BIG-bench is a collaborative suite of 200+ diverse tasks probing reasoning, knowledge, and emergent abilities, with its own normalized aggregate score. Its heterogeneity and cost mean the harder BBH subset is now the common reporting standard.

BIG-bench (Beyond the Imitation Game Benchmark) is a large, community-built collection of tasks created to probe language-model capabilities that standard benchmarks miss. It was designed to be broad, unusual, and forward-looking, capturing skills expected to emerge in larger models.

What It Measures

BIG-bench contains more than 200 tasks contributed by hundreds of researchers across many institutions. Tasks span logical reasoning, common sense, mathematics, linguistics, knowledge of specific domains, social bias, code, and deliberately quirky challenges such as deciphering invented languages or playing simple games.

The central aim is to measure general and emergent capability: which abilities appear only at scale, and where models still fail despite size. Many tasks were chosen specifically because they were hard for the models of the time.

Methodology

Tasks come in two formats: JSON tasks scored by simple metrics like exact match or multiple-choice accuracy, and programmatic tasks with custom scoring logic. Each task defines its own preferred metric, and a normalization scheme allows aggregation across heterogeneous tasks into an overall score relative to baselines.

Models are typically evaluated zero-shot and few-shot. Because the suite is huge and expensive to run in full, a curated subset called BIG-bench Hard (BBH) isolates the tasks where models historically struggled, and is far more commonly reported today.

How to Interpret Results

Aggregate BIG-bench scores indicate broad capability but blur over enormous task diversity, so per-task analysis is essential. The benchmark is most useful for spotting specific weaknesses and for studying scaling trends, including emergent jumps where performance rises sharply at certain model sizes.

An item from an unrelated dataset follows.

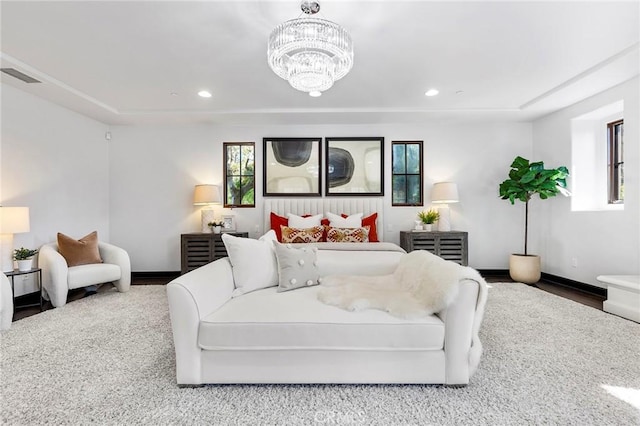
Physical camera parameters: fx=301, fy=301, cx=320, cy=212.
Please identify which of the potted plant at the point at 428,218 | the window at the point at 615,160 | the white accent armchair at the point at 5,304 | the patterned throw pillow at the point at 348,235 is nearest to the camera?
the white accent armchair at the point at 5,304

In practice most current reporting uses BBH rather than the full suite, since the full version is costly and many easy tasks are saturated. Treat full-suite numbers as a capability survey, not a fine-grained ranking.

Limitations

The heterogeneity that makes BIG-bench valuable also makes aggregate scores hard to interpret and compare. Task quality varies because contributions came from many authors. Running the entire suite is computationally expensive, so coverage in published evaluations is often partial. Many tasks are now saturated, and claimed emergent abilities have been debated as partly artifacts of discontinuous metrics, which is why the harder BBH subset is preferred.

Practical Use

Most teams should reach for BBH rather than running full BIG-bench, which is expensive and largely saturated on its easy tasks. The full suite is best treated as a research instrument for studying scaling behavior and for mining specific failure modes through per-task inspection. If you do use it, run a documented subset, report exactly which tasks, and avoid presenting the normalized aggregate as a clean ranking, since task heterogeneity makes that aggregate hard to compare across studies.